Activities:
[1] In the Haskell command-line options post, what type does ghci give each of the constructors Filter, DateFormat, DocStart, and DocEnd?
[2] Reproduce the Haskell command-line options post word for word from "where f (DocEnd" to "avoiding this boilerplate?".

Document passage:
Hi,
Not sure if this will help avoid the boilerplate, but I've always liked
the approach at
http://leiffrenzel.de/papers/commandline-options-in-haskell.html
(particularly the section "Towards a higher level") for being able to
specify defaults. It's the best resource I've found on command line
options in Haskell so far.
Levi
Ok, I'm writing a command line tool, using System.Console.GetOpt to
handle command line arguments. My Flags structure so far is
data Flag
= Filter String
| DateFormat String
| DocStart String
| DocEnd String
...
and I want to write accessor functions that return the strings if
specified, otherwise returning a default. The best I've been able to
do is this:
getFilter = getString f "Markdown.pl"
where f (Filter s) = Just s
f _ = Nothing
getDateFormat = getString f "%B %e, %Y"
where f (DateFormat s) = Just s
f _ = Nothing
getDocStart = getString f "^{-$"
where f (DocStart s) = Just s
f _ = Nothing
getDocEnd = getString f "^-}$"
where f (DocEnd s) = Just s
f _ = Nothing
using a generic accessor function `getString`.
There are eight (and growing) needless lines here, where what I really
want to do is to pass the constructors `Filter`, `DateFormat`,
`DocStart`, or `DocEnd` to the function `getString`. ghci types each
of these as `String -> Flag`, so one at least knows how to type such a
`getString`, but using a constructor-passed-as-an-argument in a
pattern match is of course a "Parse error in pattern". (I expected as
much, but I had to try... `String -> Flag` is not enough information
to make it clear we're passing a constructor, rather than some hairy
arbitrary function, so such a pattern match would be undecidable in
general.)
So what's the right idiom for avoiding this boilerplate?

Data shown:
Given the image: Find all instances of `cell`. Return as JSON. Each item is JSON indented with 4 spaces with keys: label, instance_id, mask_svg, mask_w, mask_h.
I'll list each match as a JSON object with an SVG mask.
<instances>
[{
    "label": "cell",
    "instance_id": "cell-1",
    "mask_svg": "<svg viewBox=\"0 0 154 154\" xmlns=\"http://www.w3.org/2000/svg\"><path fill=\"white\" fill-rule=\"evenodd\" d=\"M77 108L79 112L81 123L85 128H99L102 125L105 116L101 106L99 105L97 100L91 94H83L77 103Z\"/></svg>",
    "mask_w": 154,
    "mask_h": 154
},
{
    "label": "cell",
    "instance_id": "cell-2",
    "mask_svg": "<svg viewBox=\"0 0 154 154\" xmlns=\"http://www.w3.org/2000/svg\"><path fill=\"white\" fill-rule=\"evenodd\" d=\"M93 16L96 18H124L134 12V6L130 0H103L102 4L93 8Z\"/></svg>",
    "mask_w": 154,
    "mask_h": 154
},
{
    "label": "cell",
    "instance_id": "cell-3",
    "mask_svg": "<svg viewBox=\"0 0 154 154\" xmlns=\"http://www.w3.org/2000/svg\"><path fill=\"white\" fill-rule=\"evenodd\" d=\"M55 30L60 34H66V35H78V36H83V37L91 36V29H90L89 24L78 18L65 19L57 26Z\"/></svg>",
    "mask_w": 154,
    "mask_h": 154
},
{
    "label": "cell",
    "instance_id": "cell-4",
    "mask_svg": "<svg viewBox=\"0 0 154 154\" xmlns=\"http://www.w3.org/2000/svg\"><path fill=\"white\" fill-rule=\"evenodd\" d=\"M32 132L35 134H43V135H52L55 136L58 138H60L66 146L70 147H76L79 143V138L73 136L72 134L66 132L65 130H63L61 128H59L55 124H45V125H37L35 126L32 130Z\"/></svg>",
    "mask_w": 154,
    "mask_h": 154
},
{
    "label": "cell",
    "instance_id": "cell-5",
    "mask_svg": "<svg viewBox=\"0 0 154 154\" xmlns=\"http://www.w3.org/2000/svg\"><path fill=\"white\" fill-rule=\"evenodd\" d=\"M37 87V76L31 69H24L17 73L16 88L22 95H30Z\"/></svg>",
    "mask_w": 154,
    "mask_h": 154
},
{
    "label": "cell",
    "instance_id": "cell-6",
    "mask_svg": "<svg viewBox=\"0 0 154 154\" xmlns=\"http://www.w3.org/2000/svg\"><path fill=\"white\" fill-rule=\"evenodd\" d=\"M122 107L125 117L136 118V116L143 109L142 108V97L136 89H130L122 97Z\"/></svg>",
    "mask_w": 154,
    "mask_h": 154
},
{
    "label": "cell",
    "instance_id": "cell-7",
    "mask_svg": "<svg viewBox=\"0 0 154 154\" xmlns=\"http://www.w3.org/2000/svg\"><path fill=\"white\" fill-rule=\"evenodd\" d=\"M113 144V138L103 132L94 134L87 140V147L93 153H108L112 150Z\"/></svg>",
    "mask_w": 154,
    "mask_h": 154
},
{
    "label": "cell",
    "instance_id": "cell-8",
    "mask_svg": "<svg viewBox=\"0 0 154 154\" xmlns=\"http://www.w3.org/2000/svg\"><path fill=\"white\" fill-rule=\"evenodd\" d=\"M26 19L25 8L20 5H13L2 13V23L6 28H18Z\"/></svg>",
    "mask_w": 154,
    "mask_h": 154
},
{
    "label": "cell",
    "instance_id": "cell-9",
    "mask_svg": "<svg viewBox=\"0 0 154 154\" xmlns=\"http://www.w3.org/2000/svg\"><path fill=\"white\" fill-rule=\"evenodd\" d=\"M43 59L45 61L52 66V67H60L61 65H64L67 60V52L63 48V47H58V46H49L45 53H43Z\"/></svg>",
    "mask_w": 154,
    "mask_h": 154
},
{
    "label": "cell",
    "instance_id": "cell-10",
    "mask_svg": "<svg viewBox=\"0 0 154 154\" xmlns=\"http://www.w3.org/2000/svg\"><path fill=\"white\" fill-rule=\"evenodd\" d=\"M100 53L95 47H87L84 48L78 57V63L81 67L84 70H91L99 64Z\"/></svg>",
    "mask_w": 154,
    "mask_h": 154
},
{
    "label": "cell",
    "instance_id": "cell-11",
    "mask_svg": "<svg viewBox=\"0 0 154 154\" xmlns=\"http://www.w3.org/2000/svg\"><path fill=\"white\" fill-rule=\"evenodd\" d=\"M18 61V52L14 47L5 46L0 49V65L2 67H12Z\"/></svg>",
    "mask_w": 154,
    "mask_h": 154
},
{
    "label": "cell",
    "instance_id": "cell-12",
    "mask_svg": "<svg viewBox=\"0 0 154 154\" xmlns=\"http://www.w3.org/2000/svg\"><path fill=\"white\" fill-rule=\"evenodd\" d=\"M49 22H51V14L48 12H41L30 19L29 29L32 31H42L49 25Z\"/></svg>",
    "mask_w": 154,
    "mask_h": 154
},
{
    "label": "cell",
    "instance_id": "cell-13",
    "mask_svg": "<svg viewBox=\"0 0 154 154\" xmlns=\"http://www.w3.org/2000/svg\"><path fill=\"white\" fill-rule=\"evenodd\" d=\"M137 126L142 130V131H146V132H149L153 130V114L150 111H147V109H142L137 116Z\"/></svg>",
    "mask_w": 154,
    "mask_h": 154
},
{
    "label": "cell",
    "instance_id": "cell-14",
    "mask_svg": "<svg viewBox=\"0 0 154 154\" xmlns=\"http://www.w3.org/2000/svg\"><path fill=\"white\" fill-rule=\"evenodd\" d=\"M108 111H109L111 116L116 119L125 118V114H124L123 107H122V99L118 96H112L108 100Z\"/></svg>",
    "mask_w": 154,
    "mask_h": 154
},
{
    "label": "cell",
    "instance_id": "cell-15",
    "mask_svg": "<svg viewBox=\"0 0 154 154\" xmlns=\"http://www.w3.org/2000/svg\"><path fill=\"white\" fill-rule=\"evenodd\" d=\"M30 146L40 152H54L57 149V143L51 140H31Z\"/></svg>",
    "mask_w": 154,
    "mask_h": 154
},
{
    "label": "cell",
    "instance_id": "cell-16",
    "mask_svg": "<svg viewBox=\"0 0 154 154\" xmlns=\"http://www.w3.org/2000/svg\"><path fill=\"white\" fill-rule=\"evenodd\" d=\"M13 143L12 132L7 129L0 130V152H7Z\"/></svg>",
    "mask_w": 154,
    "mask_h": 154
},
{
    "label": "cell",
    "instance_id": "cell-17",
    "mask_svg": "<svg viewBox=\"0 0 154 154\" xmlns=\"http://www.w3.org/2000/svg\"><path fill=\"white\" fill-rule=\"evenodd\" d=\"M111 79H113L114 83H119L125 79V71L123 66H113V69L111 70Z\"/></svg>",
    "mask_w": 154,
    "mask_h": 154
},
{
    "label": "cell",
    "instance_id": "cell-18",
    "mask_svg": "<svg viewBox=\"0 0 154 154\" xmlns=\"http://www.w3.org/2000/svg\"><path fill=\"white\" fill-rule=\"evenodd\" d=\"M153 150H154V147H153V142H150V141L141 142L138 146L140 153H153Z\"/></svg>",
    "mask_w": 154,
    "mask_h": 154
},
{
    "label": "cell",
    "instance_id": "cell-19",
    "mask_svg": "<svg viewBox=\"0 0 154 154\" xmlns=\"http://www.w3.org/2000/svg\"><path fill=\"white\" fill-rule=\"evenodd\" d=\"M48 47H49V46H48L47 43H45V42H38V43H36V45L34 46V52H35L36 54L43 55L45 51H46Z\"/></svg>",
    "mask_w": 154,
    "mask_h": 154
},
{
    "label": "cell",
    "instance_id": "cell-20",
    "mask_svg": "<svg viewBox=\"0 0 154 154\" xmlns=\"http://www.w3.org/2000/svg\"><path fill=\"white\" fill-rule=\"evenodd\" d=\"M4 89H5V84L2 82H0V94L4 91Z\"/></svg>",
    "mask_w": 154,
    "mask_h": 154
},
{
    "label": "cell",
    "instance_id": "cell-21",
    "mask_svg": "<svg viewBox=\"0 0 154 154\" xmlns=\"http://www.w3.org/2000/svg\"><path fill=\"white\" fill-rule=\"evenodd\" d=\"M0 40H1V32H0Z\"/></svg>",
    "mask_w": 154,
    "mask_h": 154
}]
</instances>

Answers provided:
[1] `String -> Flag`

[2]
where f (DocEnd s) = Just s
f _ = Nothing
using a generic accessor function `getString`.
There are eight (and growing) needless lines here, where what I really
want to do is to pass the constructors `Filter`, `DateFormat`,
`DocStart`, or `DocEnd` to the function `getString`. ghci types each
of these as `String -> Flag`, so one at least knows how to type such a
`getString`, but using a constructor-passed-as-an-argument in a
pattern match is of course a "Parse error in pattern". (I expected as
much, but I had to try... `String -> Flag` is not enough information
to make it clear we're passing a constructor, rather than some hairy
arbitrary function, so such a pattern match would be undecidable in
general.)
So what's the right idiom for avoiding this boilerplate?